Text provided =>
Datuk Seri Mukhriz Mahathir’s (pic) experience in the Kedah political crisis shows that the party is always bigger than the individual, no matter how famous the person or his family may be.
DATUK Seri Mukhriz Mahathir kept his composure throughout his last day as Kedah Mentri Besar.
The smile did not leave his face, not even when several of the staff broke down as he said goodbye to them.
He gave a brief speech to them and then headed to the conference room where the press was waiting for him.
The end had finally come after weeks of big-time politics intertwined with Palace intrigue.
Mukhriz had held on for as long as he could after the Kedah Umno leaders mutinied against him.
But deep in his heart, he must have known there was no way a mentri besar could survive, especially in a state like Kedah, without the support of the Federal leadership.
His brief and defiant fight to stay on had been possible because he is said to enjoy the support of one of the three members of the Regency Council tasked with making the final decision of the change of mentri besar.

Saved data entries
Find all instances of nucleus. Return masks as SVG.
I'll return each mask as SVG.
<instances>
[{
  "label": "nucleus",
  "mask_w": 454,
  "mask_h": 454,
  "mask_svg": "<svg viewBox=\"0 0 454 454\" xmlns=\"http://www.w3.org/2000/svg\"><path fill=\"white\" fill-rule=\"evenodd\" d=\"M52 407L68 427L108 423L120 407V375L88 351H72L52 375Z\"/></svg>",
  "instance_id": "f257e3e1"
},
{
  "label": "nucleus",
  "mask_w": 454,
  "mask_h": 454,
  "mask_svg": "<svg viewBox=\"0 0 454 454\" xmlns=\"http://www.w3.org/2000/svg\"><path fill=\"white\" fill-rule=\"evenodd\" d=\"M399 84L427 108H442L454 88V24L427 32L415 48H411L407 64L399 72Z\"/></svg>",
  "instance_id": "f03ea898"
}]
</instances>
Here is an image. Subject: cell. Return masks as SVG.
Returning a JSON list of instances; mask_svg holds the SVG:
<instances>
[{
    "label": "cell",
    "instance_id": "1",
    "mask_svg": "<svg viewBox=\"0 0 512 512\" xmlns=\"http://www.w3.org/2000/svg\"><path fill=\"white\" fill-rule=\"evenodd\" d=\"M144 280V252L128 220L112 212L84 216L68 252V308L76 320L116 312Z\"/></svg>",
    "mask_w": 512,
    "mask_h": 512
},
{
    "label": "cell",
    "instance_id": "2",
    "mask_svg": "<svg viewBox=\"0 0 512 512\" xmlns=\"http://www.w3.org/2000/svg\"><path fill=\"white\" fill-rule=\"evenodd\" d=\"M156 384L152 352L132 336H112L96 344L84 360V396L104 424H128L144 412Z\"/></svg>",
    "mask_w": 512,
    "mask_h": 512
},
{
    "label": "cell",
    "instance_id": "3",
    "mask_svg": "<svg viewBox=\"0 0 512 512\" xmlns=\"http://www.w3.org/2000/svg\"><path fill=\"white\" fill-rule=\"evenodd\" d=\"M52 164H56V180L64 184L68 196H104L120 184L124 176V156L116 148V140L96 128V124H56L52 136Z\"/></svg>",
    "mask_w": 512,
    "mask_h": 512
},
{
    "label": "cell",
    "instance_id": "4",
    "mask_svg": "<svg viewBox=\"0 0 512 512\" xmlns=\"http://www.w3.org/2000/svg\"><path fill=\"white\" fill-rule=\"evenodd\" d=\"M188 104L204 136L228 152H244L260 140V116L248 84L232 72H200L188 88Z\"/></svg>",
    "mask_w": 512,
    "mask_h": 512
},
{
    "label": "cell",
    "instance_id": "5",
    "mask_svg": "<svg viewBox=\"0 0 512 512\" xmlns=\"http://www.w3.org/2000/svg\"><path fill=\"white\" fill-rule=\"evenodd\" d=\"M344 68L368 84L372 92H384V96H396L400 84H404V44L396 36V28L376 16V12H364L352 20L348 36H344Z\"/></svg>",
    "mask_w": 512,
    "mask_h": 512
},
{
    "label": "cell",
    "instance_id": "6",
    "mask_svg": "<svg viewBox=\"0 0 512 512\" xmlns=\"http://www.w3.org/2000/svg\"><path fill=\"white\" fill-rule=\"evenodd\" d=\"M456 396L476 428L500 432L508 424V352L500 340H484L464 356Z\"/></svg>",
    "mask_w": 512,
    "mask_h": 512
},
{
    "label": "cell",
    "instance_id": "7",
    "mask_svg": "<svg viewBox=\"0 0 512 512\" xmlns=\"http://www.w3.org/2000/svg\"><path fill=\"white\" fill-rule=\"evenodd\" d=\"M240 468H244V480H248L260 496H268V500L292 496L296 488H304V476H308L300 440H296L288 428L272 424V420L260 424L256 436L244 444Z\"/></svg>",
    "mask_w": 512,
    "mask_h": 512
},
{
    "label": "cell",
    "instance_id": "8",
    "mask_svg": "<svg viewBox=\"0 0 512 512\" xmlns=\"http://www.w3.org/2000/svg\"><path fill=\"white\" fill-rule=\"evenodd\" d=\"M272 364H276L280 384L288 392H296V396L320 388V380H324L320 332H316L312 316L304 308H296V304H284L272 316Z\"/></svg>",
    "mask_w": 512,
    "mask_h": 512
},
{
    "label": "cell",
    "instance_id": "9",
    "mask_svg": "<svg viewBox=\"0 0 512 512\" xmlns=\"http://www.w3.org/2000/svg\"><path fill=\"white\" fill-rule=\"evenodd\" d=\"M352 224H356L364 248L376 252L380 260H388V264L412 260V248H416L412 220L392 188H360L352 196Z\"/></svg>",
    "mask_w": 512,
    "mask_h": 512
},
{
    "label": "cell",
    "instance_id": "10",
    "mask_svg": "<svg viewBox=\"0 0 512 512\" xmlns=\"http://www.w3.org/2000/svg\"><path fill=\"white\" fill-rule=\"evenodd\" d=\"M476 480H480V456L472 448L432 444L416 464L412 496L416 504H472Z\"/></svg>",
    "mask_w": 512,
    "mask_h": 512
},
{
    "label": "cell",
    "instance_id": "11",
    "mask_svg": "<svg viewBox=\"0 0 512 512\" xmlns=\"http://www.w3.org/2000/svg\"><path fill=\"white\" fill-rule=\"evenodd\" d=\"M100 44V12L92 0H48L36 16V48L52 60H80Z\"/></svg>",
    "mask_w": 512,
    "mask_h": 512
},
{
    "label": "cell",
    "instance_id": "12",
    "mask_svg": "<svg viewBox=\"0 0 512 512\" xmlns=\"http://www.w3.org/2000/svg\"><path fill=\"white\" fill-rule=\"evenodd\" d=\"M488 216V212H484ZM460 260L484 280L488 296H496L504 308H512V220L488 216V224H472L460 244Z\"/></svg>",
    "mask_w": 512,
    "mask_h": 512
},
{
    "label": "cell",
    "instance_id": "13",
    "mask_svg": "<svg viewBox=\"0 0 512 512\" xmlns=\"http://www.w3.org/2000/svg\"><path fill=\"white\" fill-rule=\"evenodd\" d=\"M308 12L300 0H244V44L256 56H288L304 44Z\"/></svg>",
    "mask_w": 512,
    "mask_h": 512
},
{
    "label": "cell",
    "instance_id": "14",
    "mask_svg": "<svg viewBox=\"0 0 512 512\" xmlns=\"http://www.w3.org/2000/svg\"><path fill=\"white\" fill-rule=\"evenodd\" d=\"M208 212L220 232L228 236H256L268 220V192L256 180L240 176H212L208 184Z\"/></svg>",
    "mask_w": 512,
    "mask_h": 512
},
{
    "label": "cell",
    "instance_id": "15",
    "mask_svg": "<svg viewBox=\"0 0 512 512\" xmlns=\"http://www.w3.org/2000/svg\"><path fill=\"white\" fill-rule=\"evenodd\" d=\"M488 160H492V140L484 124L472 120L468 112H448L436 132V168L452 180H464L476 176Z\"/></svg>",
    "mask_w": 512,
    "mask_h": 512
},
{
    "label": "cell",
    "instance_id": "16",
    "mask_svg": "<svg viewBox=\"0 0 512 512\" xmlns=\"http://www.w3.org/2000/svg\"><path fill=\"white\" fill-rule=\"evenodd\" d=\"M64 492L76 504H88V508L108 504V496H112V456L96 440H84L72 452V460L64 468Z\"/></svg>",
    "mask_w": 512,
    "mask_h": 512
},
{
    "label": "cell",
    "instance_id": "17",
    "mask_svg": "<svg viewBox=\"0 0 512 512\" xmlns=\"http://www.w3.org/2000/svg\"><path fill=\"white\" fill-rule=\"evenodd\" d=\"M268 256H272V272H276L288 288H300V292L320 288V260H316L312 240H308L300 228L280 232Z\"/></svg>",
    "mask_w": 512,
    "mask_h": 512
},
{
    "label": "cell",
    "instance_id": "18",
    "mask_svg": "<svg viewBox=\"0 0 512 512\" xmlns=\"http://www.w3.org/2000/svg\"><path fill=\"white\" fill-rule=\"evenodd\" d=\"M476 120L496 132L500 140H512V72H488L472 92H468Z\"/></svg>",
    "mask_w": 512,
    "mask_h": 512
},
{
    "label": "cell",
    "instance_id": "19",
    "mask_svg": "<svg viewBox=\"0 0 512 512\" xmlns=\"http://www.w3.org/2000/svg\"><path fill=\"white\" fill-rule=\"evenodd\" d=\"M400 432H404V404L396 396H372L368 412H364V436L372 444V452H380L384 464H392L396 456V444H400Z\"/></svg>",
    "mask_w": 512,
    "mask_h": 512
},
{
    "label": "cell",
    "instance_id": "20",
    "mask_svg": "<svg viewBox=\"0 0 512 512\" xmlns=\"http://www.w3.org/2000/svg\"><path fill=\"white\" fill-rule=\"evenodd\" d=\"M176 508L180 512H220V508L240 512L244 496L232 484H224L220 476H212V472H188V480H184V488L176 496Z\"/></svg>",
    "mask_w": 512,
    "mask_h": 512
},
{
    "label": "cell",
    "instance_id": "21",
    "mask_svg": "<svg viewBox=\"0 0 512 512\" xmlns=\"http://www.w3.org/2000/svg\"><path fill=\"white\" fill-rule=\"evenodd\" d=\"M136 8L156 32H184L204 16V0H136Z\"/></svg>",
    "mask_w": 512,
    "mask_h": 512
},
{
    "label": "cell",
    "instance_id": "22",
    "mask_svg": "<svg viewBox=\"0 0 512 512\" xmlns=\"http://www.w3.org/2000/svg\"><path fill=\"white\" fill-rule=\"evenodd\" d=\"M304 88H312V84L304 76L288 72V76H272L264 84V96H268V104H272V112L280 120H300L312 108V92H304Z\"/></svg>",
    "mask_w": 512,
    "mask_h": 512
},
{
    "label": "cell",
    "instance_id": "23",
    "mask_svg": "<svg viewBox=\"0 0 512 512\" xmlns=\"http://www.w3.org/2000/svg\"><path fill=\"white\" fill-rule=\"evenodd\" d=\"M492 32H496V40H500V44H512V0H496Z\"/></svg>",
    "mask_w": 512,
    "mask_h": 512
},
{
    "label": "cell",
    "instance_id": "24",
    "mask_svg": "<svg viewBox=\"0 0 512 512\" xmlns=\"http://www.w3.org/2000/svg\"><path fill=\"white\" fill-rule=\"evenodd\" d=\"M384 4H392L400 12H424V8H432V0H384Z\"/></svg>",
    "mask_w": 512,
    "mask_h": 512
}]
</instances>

Job A =>
In the article on the Kedah political crisis, where did Mukhriz head after giving his brief speech to the staff?
Job B =>
Write the next part of the article on the Kedah political crisis, picking up after its final sentence.

Right answer A =>
He headed to the conference room where the press was waiting for him.

Right answer B =>
Had he persisted, he would not even be able to chair a state exco meeting because he no longer had a quorum after one of the three exco members who were with him jumped ship.
His own ship sank on Tuesday afternoon when it became clear that the group against him had 18 assemblymen against three from his camp and 15 opposition assemblymen.
Kedah has 36 seats which meant that it was a hung situation of 18 versus 18.
The Speaker of the state assembly stepped in and cast his lot with the group that wanted Datuk Seri Ahmad Bashah Md Hanipah and it was all over for Mukhriz.
He finally agreed to resign at about 6.30pm on Tuesday. Even then, it was not until 11pm that the Regency Council finally came around to accepting Ahmad Bashah as the next mentri besar.
As Mukhriz prepared to face the media yesterday, he turned to state exco member Datuk Suraya Yaacob and said: “Suraya, you can leave if you want to, this will not be good for you.”
But Suraya and exco member Datuk Aminuddin Omar, the only two still with him, stayed on.
Mukhriz delivered a blistering statement to say his ouster came because he criticised the Prime Minister on the 1MDB issue.
But truth be told, that was only a part of his problems. Mukhriz had a good people image and got off to a good start in 2013. He was able to say and do the right things.
He also played his part as the Islamic leader, donning a jubah and giving funds tosekolah pondokthat are a part of Kedah politics.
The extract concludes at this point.